Histoire évolutive de la lignée humaine
Histoire évolutive de la lignée humaine
Les Homininés sont tous les représentants de la lignée humaine, donc tous les individus actuels comme Homo sapiens mais aussi toutes les espèces fossiles qui vont appartenir davantage aux ancêtres d’Homo sapiens, donc l’homme actuel, plutôt qu’à ceux du chimpanzé. L’ancêtre commun à l’homme Homo sapiens et au chimpanzé est daté de 6 à 7 millions d’années.
I. Étude anatomique du groupe des Homininés
Comment peut-on savoir, lorsqu’on trouve un fossile, que l’on est en présence d’un ancêtre d’être humain et non de chimpanzé ?
Il existe trois critères :
– Volume crânien important : si ce fossile présente un volume crânien important alors nous pouvons être en présence d’un Homininé. Une réduction du prognathisme : au lieu d’être avancée, la mâchoire est réduite. Chez Homo sapiens le prognathisme est quasiment absent. On a également une avancée du trou occipital plutôt en arrière chez le chimpanzé, il va se ré-avancer chez Homo sapiens.
– Bipédie permanente. Pour savoir si notre fossile était un bon bipède, on peut se fier au bassin. Un bassin haut et étroit marque une bonne bipédie, de même qu’un fémur incliné par exemple. Au niveau de la colonne vertébrale, le fait d’avoir quatre courbures indique également la présence d’une bipédie.
– Mâchoire en forme de V alors qu’elle est en forme de U chez le chimpanzé, mais aussi une réduction des canines.
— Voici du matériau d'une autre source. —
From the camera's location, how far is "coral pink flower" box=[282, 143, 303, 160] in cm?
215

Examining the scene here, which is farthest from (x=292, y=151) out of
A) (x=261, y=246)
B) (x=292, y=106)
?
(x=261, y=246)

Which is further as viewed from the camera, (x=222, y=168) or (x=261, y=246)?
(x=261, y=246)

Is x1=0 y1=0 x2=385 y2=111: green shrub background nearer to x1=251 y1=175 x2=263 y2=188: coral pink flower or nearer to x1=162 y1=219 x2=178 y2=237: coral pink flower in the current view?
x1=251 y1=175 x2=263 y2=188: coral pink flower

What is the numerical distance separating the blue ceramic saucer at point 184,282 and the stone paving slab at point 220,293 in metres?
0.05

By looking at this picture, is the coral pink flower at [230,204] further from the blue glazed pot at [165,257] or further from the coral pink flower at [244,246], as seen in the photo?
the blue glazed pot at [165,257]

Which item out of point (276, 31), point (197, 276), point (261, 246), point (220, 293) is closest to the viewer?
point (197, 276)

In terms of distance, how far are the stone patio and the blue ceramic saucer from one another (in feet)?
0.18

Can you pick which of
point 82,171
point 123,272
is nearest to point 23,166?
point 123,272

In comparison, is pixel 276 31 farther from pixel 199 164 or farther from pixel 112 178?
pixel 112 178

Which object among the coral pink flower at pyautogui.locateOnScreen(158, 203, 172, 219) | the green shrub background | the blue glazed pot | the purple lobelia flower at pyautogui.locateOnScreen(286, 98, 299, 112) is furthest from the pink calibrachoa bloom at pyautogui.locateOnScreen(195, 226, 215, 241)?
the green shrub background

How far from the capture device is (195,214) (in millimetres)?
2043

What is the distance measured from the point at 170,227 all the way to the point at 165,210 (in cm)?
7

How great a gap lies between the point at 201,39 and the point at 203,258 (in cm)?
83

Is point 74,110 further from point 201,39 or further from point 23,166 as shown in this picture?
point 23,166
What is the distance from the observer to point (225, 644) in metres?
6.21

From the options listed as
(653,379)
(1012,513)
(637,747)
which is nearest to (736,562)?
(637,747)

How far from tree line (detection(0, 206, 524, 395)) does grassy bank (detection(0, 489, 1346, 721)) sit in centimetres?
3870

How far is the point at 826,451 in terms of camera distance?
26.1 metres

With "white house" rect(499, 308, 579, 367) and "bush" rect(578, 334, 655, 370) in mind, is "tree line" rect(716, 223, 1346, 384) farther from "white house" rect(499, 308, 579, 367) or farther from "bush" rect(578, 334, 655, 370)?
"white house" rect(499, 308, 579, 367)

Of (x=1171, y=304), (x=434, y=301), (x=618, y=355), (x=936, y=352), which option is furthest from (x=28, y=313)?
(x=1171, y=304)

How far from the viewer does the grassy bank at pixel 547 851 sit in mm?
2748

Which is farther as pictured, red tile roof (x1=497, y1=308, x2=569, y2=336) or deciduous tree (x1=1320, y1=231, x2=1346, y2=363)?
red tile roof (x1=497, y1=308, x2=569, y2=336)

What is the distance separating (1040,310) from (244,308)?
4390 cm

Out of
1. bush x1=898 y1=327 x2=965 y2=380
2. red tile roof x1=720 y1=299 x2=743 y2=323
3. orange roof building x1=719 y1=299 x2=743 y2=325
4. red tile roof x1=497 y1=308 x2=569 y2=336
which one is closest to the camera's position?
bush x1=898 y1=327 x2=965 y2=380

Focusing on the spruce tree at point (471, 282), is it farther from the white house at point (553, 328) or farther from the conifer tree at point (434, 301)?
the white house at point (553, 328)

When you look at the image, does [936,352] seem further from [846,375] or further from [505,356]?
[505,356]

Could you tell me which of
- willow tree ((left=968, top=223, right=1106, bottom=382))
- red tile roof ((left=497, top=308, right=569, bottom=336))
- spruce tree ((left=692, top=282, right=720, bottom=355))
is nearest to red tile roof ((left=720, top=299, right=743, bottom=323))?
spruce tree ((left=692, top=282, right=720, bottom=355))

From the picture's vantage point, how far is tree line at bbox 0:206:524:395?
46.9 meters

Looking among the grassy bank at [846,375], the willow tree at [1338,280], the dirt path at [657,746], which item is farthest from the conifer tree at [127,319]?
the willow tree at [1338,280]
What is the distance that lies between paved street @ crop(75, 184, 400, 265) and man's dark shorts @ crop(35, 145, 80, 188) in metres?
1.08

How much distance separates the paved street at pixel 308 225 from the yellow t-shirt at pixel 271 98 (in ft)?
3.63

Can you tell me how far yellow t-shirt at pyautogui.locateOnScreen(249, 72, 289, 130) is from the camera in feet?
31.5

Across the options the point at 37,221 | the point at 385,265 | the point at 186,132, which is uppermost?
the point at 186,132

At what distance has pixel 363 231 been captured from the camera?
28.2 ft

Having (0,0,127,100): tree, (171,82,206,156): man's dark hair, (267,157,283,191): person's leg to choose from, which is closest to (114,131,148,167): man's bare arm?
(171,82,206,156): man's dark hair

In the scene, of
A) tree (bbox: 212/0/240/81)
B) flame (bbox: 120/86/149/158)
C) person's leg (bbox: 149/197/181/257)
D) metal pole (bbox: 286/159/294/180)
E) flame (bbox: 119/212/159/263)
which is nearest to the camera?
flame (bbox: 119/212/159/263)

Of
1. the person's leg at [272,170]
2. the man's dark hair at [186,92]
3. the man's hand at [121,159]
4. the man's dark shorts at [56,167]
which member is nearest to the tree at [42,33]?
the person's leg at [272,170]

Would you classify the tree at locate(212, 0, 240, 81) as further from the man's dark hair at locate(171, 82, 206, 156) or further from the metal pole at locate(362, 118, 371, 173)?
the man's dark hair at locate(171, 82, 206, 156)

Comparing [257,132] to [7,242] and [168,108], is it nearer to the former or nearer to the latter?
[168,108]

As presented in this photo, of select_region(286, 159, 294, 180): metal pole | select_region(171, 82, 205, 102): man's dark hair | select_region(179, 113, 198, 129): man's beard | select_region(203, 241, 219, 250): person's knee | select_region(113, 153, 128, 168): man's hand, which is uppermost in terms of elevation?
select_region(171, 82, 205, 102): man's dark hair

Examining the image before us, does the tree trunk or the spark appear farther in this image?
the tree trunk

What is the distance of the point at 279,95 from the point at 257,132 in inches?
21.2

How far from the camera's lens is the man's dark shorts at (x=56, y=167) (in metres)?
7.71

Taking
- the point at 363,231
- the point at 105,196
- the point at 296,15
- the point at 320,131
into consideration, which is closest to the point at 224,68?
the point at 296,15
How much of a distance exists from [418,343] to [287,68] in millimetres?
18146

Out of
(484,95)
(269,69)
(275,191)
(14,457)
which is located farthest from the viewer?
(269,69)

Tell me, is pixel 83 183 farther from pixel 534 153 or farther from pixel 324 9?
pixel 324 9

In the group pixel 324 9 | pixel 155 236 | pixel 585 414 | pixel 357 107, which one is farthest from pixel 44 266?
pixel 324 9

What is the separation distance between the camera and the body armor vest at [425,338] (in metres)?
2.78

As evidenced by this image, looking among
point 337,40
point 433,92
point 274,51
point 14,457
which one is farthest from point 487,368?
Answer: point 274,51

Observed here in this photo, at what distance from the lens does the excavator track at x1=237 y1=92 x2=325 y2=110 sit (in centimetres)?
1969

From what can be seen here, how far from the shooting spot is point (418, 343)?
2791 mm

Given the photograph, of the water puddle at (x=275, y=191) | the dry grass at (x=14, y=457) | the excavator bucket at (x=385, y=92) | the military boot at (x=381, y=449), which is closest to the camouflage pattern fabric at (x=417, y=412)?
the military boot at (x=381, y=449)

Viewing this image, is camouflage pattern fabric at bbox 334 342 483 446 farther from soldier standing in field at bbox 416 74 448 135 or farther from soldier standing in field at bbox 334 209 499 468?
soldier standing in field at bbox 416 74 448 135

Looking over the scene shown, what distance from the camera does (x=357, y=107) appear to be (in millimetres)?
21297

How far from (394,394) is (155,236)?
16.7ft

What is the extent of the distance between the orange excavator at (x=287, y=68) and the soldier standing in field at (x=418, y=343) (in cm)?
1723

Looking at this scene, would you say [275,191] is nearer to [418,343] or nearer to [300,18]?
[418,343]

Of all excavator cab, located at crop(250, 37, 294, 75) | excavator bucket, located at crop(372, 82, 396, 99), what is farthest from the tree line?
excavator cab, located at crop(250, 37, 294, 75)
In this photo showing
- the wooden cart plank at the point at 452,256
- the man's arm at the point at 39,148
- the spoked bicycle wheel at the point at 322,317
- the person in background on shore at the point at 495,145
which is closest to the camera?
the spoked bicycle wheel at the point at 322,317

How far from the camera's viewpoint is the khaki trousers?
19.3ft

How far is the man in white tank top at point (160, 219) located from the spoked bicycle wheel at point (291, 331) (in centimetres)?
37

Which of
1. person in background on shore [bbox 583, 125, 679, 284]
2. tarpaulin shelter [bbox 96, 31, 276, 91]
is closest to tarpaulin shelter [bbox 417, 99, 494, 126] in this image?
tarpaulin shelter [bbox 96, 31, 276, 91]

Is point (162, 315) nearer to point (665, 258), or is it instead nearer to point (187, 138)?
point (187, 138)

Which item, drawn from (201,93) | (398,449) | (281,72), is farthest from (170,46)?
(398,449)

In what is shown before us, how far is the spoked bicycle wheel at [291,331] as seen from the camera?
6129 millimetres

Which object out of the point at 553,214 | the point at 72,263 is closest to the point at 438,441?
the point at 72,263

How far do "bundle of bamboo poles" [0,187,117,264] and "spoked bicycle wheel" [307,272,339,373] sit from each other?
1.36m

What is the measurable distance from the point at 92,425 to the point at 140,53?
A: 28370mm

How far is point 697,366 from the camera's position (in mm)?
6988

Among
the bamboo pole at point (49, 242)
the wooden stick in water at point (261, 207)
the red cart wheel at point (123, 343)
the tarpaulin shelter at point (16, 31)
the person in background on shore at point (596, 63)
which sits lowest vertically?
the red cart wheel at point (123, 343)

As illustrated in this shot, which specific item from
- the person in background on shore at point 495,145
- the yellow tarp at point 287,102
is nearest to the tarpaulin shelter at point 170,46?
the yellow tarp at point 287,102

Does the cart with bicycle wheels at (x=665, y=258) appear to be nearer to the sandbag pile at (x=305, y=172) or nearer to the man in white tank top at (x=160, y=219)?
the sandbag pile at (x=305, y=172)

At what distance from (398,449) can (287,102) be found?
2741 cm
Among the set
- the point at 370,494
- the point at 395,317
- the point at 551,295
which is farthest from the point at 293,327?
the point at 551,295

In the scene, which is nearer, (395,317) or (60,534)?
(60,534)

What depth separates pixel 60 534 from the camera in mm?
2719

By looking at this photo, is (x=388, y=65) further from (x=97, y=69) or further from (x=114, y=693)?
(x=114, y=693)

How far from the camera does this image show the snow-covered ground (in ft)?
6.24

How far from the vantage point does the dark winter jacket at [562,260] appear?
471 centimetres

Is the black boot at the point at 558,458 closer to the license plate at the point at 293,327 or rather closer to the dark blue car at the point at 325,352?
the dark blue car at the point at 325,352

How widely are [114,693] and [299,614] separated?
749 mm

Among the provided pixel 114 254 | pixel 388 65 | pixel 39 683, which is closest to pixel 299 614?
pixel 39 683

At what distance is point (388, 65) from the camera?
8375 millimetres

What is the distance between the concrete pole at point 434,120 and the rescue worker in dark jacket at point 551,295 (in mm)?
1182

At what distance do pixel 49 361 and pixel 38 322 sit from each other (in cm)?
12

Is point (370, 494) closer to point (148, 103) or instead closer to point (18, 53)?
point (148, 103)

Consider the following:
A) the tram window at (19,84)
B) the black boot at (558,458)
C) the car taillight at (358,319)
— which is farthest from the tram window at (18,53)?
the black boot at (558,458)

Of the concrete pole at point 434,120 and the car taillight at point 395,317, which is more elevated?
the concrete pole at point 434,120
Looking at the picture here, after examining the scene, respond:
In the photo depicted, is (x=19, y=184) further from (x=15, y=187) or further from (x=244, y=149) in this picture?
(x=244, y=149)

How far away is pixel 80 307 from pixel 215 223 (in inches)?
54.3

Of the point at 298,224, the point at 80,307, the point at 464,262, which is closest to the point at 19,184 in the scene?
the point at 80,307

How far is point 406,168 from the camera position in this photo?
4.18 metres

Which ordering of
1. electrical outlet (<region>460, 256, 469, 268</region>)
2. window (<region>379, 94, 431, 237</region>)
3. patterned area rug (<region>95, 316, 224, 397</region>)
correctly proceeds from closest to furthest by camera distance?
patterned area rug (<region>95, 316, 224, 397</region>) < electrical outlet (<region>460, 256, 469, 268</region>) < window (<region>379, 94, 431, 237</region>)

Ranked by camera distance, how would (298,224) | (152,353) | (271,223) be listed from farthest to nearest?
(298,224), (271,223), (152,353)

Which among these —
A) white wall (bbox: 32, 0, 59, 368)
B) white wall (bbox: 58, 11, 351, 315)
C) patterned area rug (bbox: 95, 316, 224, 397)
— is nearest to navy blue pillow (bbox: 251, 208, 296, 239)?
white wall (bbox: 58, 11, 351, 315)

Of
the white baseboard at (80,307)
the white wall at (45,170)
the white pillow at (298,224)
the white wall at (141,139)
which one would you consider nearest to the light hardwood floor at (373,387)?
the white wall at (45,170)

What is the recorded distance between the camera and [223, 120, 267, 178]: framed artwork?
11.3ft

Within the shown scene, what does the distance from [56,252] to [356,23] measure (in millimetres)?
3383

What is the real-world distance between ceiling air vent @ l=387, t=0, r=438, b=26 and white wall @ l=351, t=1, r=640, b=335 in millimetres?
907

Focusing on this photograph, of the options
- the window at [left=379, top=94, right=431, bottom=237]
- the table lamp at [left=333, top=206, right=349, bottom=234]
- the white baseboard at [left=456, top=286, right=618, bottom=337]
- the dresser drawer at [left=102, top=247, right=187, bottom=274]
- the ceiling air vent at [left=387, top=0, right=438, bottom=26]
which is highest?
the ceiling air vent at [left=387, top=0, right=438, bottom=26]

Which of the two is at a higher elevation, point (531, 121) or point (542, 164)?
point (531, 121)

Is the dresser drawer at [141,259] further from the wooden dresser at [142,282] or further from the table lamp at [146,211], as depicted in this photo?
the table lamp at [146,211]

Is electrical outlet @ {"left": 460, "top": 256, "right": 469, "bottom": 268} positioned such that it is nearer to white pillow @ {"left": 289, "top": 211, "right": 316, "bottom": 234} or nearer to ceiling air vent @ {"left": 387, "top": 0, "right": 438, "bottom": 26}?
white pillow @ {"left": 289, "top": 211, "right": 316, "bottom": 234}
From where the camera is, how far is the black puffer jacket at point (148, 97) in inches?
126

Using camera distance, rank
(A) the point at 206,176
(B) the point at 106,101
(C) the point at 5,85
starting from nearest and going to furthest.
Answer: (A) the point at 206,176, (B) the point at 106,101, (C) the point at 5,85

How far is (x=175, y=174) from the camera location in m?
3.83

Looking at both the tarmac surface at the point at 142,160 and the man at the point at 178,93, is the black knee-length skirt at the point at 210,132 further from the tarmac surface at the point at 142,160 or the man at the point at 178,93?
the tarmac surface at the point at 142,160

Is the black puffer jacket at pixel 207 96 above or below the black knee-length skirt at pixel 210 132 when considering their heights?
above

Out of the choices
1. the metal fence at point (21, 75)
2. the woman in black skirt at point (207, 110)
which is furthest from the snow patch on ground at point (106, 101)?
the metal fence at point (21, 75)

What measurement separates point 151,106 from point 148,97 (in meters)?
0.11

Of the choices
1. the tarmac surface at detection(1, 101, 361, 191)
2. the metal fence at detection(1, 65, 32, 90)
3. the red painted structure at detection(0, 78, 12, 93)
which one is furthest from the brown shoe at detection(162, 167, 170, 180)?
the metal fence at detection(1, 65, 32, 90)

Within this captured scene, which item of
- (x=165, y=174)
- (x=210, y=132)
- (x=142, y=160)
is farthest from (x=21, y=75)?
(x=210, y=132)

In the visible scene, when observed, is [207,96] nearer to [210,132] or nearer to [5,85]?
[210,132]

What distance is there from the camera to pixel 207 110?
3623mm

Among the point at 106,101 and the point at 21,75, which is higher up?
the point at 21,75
Si on trouve des canines proéminentes on peut penser qu’on n’est pas en présence d’un Homininé mais plutôt d’un ancêtre du chimpanzé. En effet, chez les Homininés, les canines sont réduites au format des incisives.
En plus de ces critères morpho-anatomiques, on va également avoir des indices quant à la production d’outils.
II. La production d’outils
Si on trouve près d’un fossile des outils ou des traces d’activités culturelles, des peintures par exemple, on peut rattacher ce fossile à la lignée humaine. Il faut faire très attention car la production d’outils n’est pas le propre de l’espèce humaine. Les chimpanzés aussi utilisent des outils. Mais dans la lignée humaine, seuls les Homininés produisent des outils à l’aide de la fabrication d’autres outils.
Parmi tous ces outils, citons le biface. Le biface est un silex qui a été taillé sur ces deux faces. Il est apparu il y a 1,6 million d’années et s’est répandu de l’Afrique vers l’Europe. Les plus anciens bifaces en Europe datent de 800 000 ans. On en a retrouvé par exemple à Saint-Acheul près d’Amiens.
III. L’arbre phylogénétique de la lignée humaine
Les différents critères morpho-anatomiques que l’on vient de voir permettent de créer l’arbre phylogénétique de la lignée humaine, c’est-à-dire de ces Homininés. En effet, on va se baser sur des caractères dérivés.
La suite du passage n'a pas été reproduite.